November 7, 2009 (LPAC)—Following the shocks of Nov. 3's angry election results, and Nov. 5's angry citizens' rally at Capitol Hill, the dismal 10.2% unemployment report of Nov. 6 hit President Obama hard Friday, and may have put an end to his Nazi-modelled "healthcare reform" legislation. Majority Leader Rep. Steny Hoyer's "we don't have the votes now" announcement came only hours after the Bureau of Labor Statistics (BLS) reported that the official unemployment rate—though greatly understated—had jumped up by a completely "unexpected" four-tenths in October, to 10.2%.
The U.S. economy has lost 1-1.5 million jobs since "the recession ended and the recovery began" in June; it has lost 5-5.2 million jobs with Obama in the White House; it has eliminated, since his "stimulus" act became law, over 400,000 construction jobs and more than 400,000 manufacturing jobs.

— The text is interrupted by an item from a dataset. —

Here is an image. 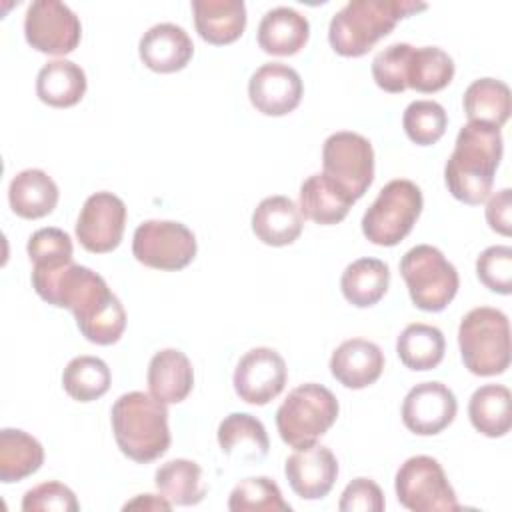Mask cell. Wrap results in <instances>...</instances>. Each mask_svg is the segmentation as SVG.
Masks as SVG:
<instances>
[{"mask_svg":"<svg viewBox=\"0 0 512 512\" xmlns=\"http://www.w3.org/2000/svg\"><path fill=\"white\" fill-rule=\"evenodd\" d=\"M32 286L44 302L68 308L88 342L110 346L124 334V306L94 270L74 262L50 270H32Z\"/></svg>","mask_w":512,"mask_h":512,"instance_id":"6da1fadb","label":"cell"},{"mask_svg":"<svg viewBox=\"0 0 512 512\" xmlns=\"http://www.w3.org/2000/svg\"><path fill=\"white\" fill-rule=\"evenodd\" d=\"M502 150L500 128L480 122L464 124L444 168L448 192L464 204H482L492 192Z\"/></svg>","mask_w":512,"mask_h":512,"instance_id":"7a4b0ae2","label":"cell"},{"mask_svg":"<svg viewBox=\"0 0 512 512\" xmlns=\"http://www.w3.org/2000/svg\"><path fill=\"white\" fill-rule=\"evenodd\" d=\"M426 8L428 4L420 0H350L332 16L328 42L340 56H364L380 38L388 36L402 18Z\"/></svg>","mask_w":512,"mask_h":512,"instance_id":"3957f363","label":"cell"},{"mask_svg":"<svg viewBox=\"0 0 512 512\" xmlns=\"http://www.w3.org/2000/svg\"><path fill=\"white\" fill-rule=\"evenodd\" d=\"M110 422L120 452L138 464L160 458L170 446L166 404L152 394H122L112 404Z\"/></svg>","mask_w":512,"mask_h":512,"instance_id":"277c9868","label":"cell"},{"mask_svg":"<svg viewBox=\"0 0 512 512\" xmlns=\"http://www.w3.org/2000/svg\"><path fill=\"white\" fill-rule=\"evenodd\" d=\"M460 356L468 372L496 376L510 366V324L502 310L472 308L458 326Z\"/></svg>","mask_w":512,"mask_h":512,"instance_id":"5b68a950","label":"cell"},{"mask_svg":"<svg viewBox=\"0 0 512 512\" xmlns=\"http://www.w3.org/2000/svg\"><path fill=\"white\" fill-rule=\"evenodd\" d=\"M338 412V400L326 386L300 384L288 392L276 410V428L284 444L296 450L306 448L332 428Z\"/></svg>","mask_w":512,"mask_h":512,"instance_id":"8992f818","label":"cell"},{"mask_svg":"<svg viewBox=\"0 0 512 512\" xmlns=\"http://www.w3.org/2000/svg\"><path fill=\"white\" fill-rule=\"evenodd\" d=\"M400 274L410 300L424 312L444 310L456 296L460 278L452 262L430 244L410 248L400 260Z\"/></svg>","mask_w":512,"mask_h":512,"instance_id":"52a82bcc","label":"cell"},{"mask_svg":"<svg viewBox=\"0 0 512 512\" xmlns=\"http://www.w3.org/2000/svg\"><path fill=\"white\" fill-rule=\"evenodd\" d=\"M420 188L404 178L390 180L362 216V234L376 246H396L422 212Z\"/></svg>","mask_w":512,"mask_h":512,"instance_id":"ba28073f","label":"cell"},{"mask_svg":"<svg viewBox=\"0 0 512 512\" xmlns=\"http://www.w3.org/2000/svg\"><path fill=\"white\" fill-rule=\"evenodd\" d=\"M322 166V174L356 202L374 180L372 144L358 132H334L324 140Z\"/></svg>","mask_w":512,"mask_h":512,"instance_id":"9c48e42d","label":"cell"},{"mask_svg":"<svg viewBox=\"0 0 512 512\" xmlns=\"http://www.w3.org/2000/svg\"><path fill=\"white\" fill-rule=\"evenodd\" d=\"M394 490L398 502L414 512L458 510L454 488L450 486L440 462L432 456H412L400 464Z\"/></svg>","mask_w":512,"mask_h":512,"instance_id":"30bf717a","label":"cell"},{"mask_svg":"<svg viewBox=\"0 0 512 512\" xmlns=\"http://www.w3.org/2000/svg\"><path fill=\"white\" fill-rule=\"evenodd\" d=\"M194 232L174 220H146L134 230V258L154 270H182L196 256Z\"/></svg>","mask_w":512,"mask_h":512,"instance_id":"8fae6325","label":"cell"},{"mask_svg":"<svg viewBox=\"0 0 512 512\" xmlns=\"http://www.w3.org/2000/svg\"><path fill=\"white\" fill-rule=\"evenodd\" d=\"M26 42L52 56L70 54L82 36L80 18L58 0H34L24 16Z\"/></svg>","mask_w":512,"mask_h":512,"instance_id":"7c38bea8","label":"cell"},{"mask_svg":"<svg viewBox=\"0 0 512 512\" xmlns=\"http://www.w3.org/2000/svg\"><path fill=\"white\" fill-rule=\"evenodd\" d=\"M126 226V204L112 192H96L86 198L76 220L78 242L94 254L118 248Z\"/></svg>","mask_w":512,"mask_h":512,"instance_id":"4fadbf2b","label":"cell"},{"mask_svg":"<svg viewBox=\"0 0 512 512\" xmlns=\"http://www.w3.org/2000/svg\"><path fill=\"white\" fill-rule=\"evenodd\" d=\"M288 368L284 358L266 346L248 350L236 364L234 390L240 400L264 406L272 402L286 386Z\"/></svg>","mask_w":512,"mask_h":512,"instance_id":"5bb4252c","label":"cell"},{"mask_svg":"<svg viewBox=\"0 0 512 512\" xmlns=\"http://www.w3.org/2000/svg\"><path fill=\"white\" fill-rule=\"evenodd\" d=\"M458 412L454 392L442 382H420L402 402V422L418 436H434L448 428Z\"/></svg>","mask_w":512,"mask_h":512,"instance_id":"9a60e30c","label":"cell"},{"mask_svg":"<svg viewBox=\"0 0 512 512\" xmlns=\"http://www.w3.org/2000/svg\"><path fill=\"white\" fill-rule=\"evenodd\" d=\"M304 94L300 74L282 62L262 64L248 80L252 106L264 116H284L296 110Z\"/></svg>","mask_w":512,"mask_h":512,"instance_id":"2e32d148","label":"cell"},{"mask_svg":"<svg viewBox=\"0 0 512 512\" xmlns=\"http://www.w3.org/2000/svg\"><path fill=\"white\" fill-rule=\"evenodd\" d=\"M284 474L294 494L304 500H320L338 478V460L328 446L312 444L286 458Z\"/></svg>","mask_w":512,"mask_h":512,"instance_id":"e0dca14e","label":"cell"},{"mask_svg":"<svg viewBox=\"0 0 512 512\" xmlns=\"http://www.w3.org/2000/svg\"><path fill=\"white\" fill-rule=\"evenodd\" d=\"M138 54L144 66L152 72L170 74L186 68L194 54V44L182 26L160 22L142 34Z\"/></svg>","mask_w":512,"mask_h":512,"instance_id":"ac0fdd59","label":"cell"},{"mask_svg":"<svg viewBox=\"0 0 512 512\" xmlns=\"http://www.w3.org/2000/svg\"><path fill=\"white\" fill-rule=\"evenodd\" d=\"M384 370V354L378 344L364 338L344 340L330 356L332 376L346 388L360 390L374 384Z\"/></svg>","mask_w":512,"mask_h":512,"instance_id":"d6986e66","label":"cell"},{"mask_svg":"<svg viewBox=\"0 0 512 512\" xmlns=\"http://www.w3.org/2000/svg\"><path fill=\"white\" fill-rule=\"evenodd\" d=\"M148 390L164 404H178L188 398L194 386V368L178 348L156 352L148 364Z\"/></svg>","mask_w":512,"mask_h":512,"instance_id":"ffe728a7","label":"cell"},{"mask_svg":"<svg viewBox=\"0 0 512 512\" xmlns=\"http://www.w3.org/2000/svg\"><path fill=\"white\" fill-rule=\"evenodd\" d=\"M308 36V18L290 6L268 10L258 24V46L272 56L298 54L306 46Z\"/></svg>","mask_w":512,"mask_h":512,"instance_id":"44dd1931","label":"cell"},{"mask_svg":"<svg viewBox=\"0 0 512 512\" xmlns=\"http://www.w3.org/2000/svg\"><path fill=\"white\" fill-rule=\"evenodd\" d=\"M194 26L200 38L214 46L232 44L246 28L242 0H192Z\"/></svg>","mask_w":512,"mask_h":512,"instance_id":"7402d4cb","label":"cell"},{"mask_svg":"<svg viewBox=\"0 0 512 512\" xmlns=\"http://www.w3.org/2000/svg\"><path fill=\"white\" fill-rule=\"evenodd\" d=\"M304 226V216L288 196H268L252 212V232L268 246L292 244Z\"/></svg>","mask_w":512,"mask_h":512,"instance_id":"603a6c76","label":"cell"},{"mask_svg":"<svg viewBox=\"0 0 512 512\" xmlns=\"http://www.w3.org/2000/svg\"><path fill=\"white\" fill-rule=\"evenodd\" d=\"M56 182L38 168H26L18 172L8 186V202L14 214L26 220L48 216L58 204Z\"/></svg>","mask_w":512,"mask_h":512,"instance_id":"cb8c5ba5","label":"cell"},{"mask_svg":"<svg viewBox=\"0 0 512 512\" xmlns=\"http://www.w3.org/2000/svg\"><path fill=\"white\" fill-rule=\"evenodd\" d=\"M218 444L226 456L240 462H258L270 448L264 424L246 412H232L220 422Z\"/></svg>","mask_w":512,"mask_h":512,"instance_id":"d4e9b609","label":"cell"},{"mask_svg":"<svg viewBox=\"0 0 512 512\" xmlns=\"http://www.w3.org/2000/svg\"><path fill=\"white\" fill-rule=\"evenodd\" d=\"M354 200L346 196L338 186H334L322 172L308 176L300 186L298 208L300 214L316 224L332 226L342 222Z\"/></svg>","mask_w":512,"mask_h":512,"instance_id":"484cf974","label":"cell"},{"mask_svg":"<svg viewBox=\"0 0 512 512\" xmlns=\"http://www.w3.org/2000/svg\"><path fill=\"white\" fill-rule=\"evenodd\" d=\"M86 92L84 70L66 58L46 62L36 76V96L52 108H70Z\"/></svg>","mask_w":512,"mask_h":512,"instance_id":"4316f807","label":"cell"},{"mask_svg":"<svg viewBox=\"0 0 512 512\" xmlns=\"http://www.w3.org/2000/svg\"><path fill=\"white\" fill-rule=\"evenodd\" d=\"M390 284V268L378 258H358L348 264L340 278L344 298L356 308H370L382 300Z\"/></svg>","mask_w":512,"mask_h":512,"instance_id":"83f0119b","label":"cell"},{"mask_svg":"<svg viewBox=\"0 0 512 512\" xmlns=\"http://www.w3.org/2000/svg\"><path fill=\"white\" fill-rule=\"evenodd\" d=\"M510 402V390L502 384H484L476 388L468 402L472 426L488 438L506 436L512 426Z\"/></svg>","mask_w":512,"mask_h":512,"instance_id":"f1b7e54d","label":"cell"},{"mask_svg":"<svg viewBox=\"0 0 512 512\" xmlns=\"http://www.w3.org/2000/svg\"><path fill=\"white\" fill-rule=\"evenodd\" d=\"M462 104L468 122L502 128L512 110V96L502 80L478 78L466 88Z\"/></svg>","mask_w":512,"mask_h":512,"instance_id":"f546056e","label":"cell"},{"mask_svg":"<svg viewBox=\"0 0 512 512\" xmlns=\"http://www.w3.org/2000/svg\"><path fill=\"white\" fill-rule=\"evenodd\" d=\"M44 462L42 444L24 430H0V482L12 484L34 474Z\"/></svg>","mask_w":512,"mask_h":512,"instance_id":"4dcf8cb0","label":"cell"},{"mask_svg":"<svg viewBox=\"0 0 512 512\" xmlns=\"http://www.w3.org/2000/svg\"><path fill=\"white\" fill-rule=\"evenodd\" d=\"M154 484L172 506H194L206 496L202 468L188 458L164 462L154 474Z\"/></svg>","mask_w":512,"mask_h":512,"instance_id":"1f68e13d","label":"cell"},{"mask_svg":"<svg viewBox=\"0 0 512 512\" xmlns=\"http://www.w3.org/2000/svg\"><path fill=\"white\" fill-rule=\"evenodd\" d=\"M444 350L446 340L442 330L422 322L408 324L396 340V354L400 362L418 372L436 368L444 358Z\"/></svg>","mask_w":512,"mask_h":512,"instance_id":"d6a6232c","label":"cell"},{"mask_svg":"<svg viewBox=\"0 0 512 512\" xmlns=\"http://www.w3.org/2000/svg\"><path fill=\"white\" fill-rule=\"evenodd\" d=\"M454 78V60L438 46H420L410 54L406 86L432 94L446 88Z\"/></svg>","mask_w":512,"mask_h":512,"instance_id":"836d02e7","label":"cell"},{"mask_svg":"<svg viewBox=\"0 0 512 512\" xmlns=\"http://www.w3.org/2000/svg\"><path fill=\"white\" fill-rule=\"evenodd\" d=\"M112 374L104 360L96 356H76L62 372V386L72 400L92 402L110 388Z\"/></svg>","mask_w":512,"mask_h":512,"instance_id":"e575fe53","label":"cell"},{"mask_svg":"<svg viewBox=\"0 0 512 512\" xmlns=\"http://www.w3.org/2000/svg\"><path fill=\"white\" fill-rule=\"evenodd\" d=\"M232 512H290L292 506L282 498L278 484L268 476L240 480L228 498Z\"/></svg>","mask_w":512,"mask_h":512,"instance_id":"d590c367","label":"cell"},{"mask_svg":"<svg viewBox=\"0 0 512 512\" xmlns=\"http://www.w3.org/2000/svg\"><path fill=\"white\" fill-rule=\"evenodd\" d=\"M402 126L414 144L430 146L444 136L448 114L444 106L434 100H414L404 110Z\"/></svg>","mask_w":512,"mask_h":512,"instance_id":"8d00e7d4","label":"cell"},{"mask_svg":"<svg viewBox=\"0 0 512 512\" xmlns=\"http://www.w3.org/2000/svg\"><path fill=\"white\" fill-rule=\"evenodd\" d=\"M32 270H50L72 264V240L60 228H40L26 244Z\"/></svg>","mask_w":512,"mask_h":512,"instance_id":"74e56055","label":"cell"},{"mask_svg":"<svg viewBox=\"0 0 512 512\" xmlns=\"http://www.w3.org/2000/svg\"><path fill=\"white\" fill-rule=\"evenodd\" d=\"M414 46L406 42H396L380 50L374 60H372V76L378 88L390 92V94H400L404 92L406 86V68L410 62Z\"/></svg>","mask_w":512,"mask_h":512,"instance_id":"f35d334b","label":"cell"},{"mask_svg":"<svg viewBox=\"0 0 512 512\" xmlns=\"http://www.w3.org/2000/svg\"><path fill=\"white\" fill-rule=\"evenodd\" d=\"M478 280L492 292L510 294L512 292V248L510 246H490L480 252L476 260Z\"/></svg>","mask_w":512,"mask_h":512,"instance_id":"ab89813d","label":"cell"},{"mask_svg":"<svg viewBox=\"0 0 512 512\" xmlns=\"http://www.w3.org/2000/svg\"><path fill=\"white\" fill-rule=\"evenodd\" d=\"M24 512H78L80 504L74 492L62 482H42L30 488L22 498Z\"/></svg>","mask_w":512,"mask_h":512,"instance_id":"60d3db41","label":"cell"},{"mask_svg":"<svg viewBox=\"0 0 512 512\" xmlns=\"http://www.w3.org/2000/svg\"><path fill=\"white\" fill-rule=\"evenodd\" d=\"M384 506V494L370 478H354L338 502L340 512H382Z\"/></svg>","mask_w":512,"mask_h":512,"instance_id":"b9f144b4","label":"cell"},{"mask_svg":"<svg viewBox=\"0 0 512 512\" xmlns=\"http://www.w3.org/2000/svg\"><path fill=\"white\" fill-rule=\"evenodd\" d=\"M510 210H512V194L510 188H502L500 192H496L488 204H486V222L488 226L502 234V236H510Z\"/></svg>","mask_w":512,"mask_h":512,"instance_id":"7bdbcfd3","label":"cell"},{"mask_svg":"<svg viewBox=\"0 0 512 512\" xmlns=\"http://www.w3.org/2000/svg\"><path fill=\"white\" fill-rule=\"evenodd\" d=\"M132 508H144V510H170L172 504L164 496H154V494H138L134 500L124 504V510Z\"/></svg>","mask_w":512,"mask_h":512,"instance_id":"ee69618b","label":"cell"}]
</instances>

Even the clueless Republicans are starting to shout, "Do something now about jobs, not healthcare!" For millions of furious Americans, the slogan may be "Stop the killer 'recovery' before it kills us all! Move earth—build infrastructure—stop bailouts and create jobs."
The dumb President was at a loss, in a noon statement from the White House Rose Garden; he had been told by advisors like Larry Summers and Peter Orszag, after all, that unemployment wouldn't go above 7.8% after his "stimulus" act passed. All the President could come up with, is a claim that the law he'd just signed extending Federal unemployment benefits for 14 weeks, was a new job-creator! And that the extension of the homebuyer's tax-credit boondoggle for eight more months would create jobs, too. These were nonsense statements.
What really happened to unemployment in October was a bright red marker for the economic/financial breakdown point Lyndon LaRouche had insisted was going to be reached that month. BLS reported 190,000 more jobs eliminated by businesses and government agencies that month. But its demographic survey of American households suggested something far worse: that just under 600,000 Americans became newly unemployed in October, and 260,000 of them dropped out of the labor force in discouragement. That is a collapse, as LaRouche was forecasting it.
His proposal of bankruptcy reorganization of the banking/monetary system and a "four powers" credit system for infrastructure launched by the United States, China, Russia, and India, will work to reverse that collapse; no other policy will.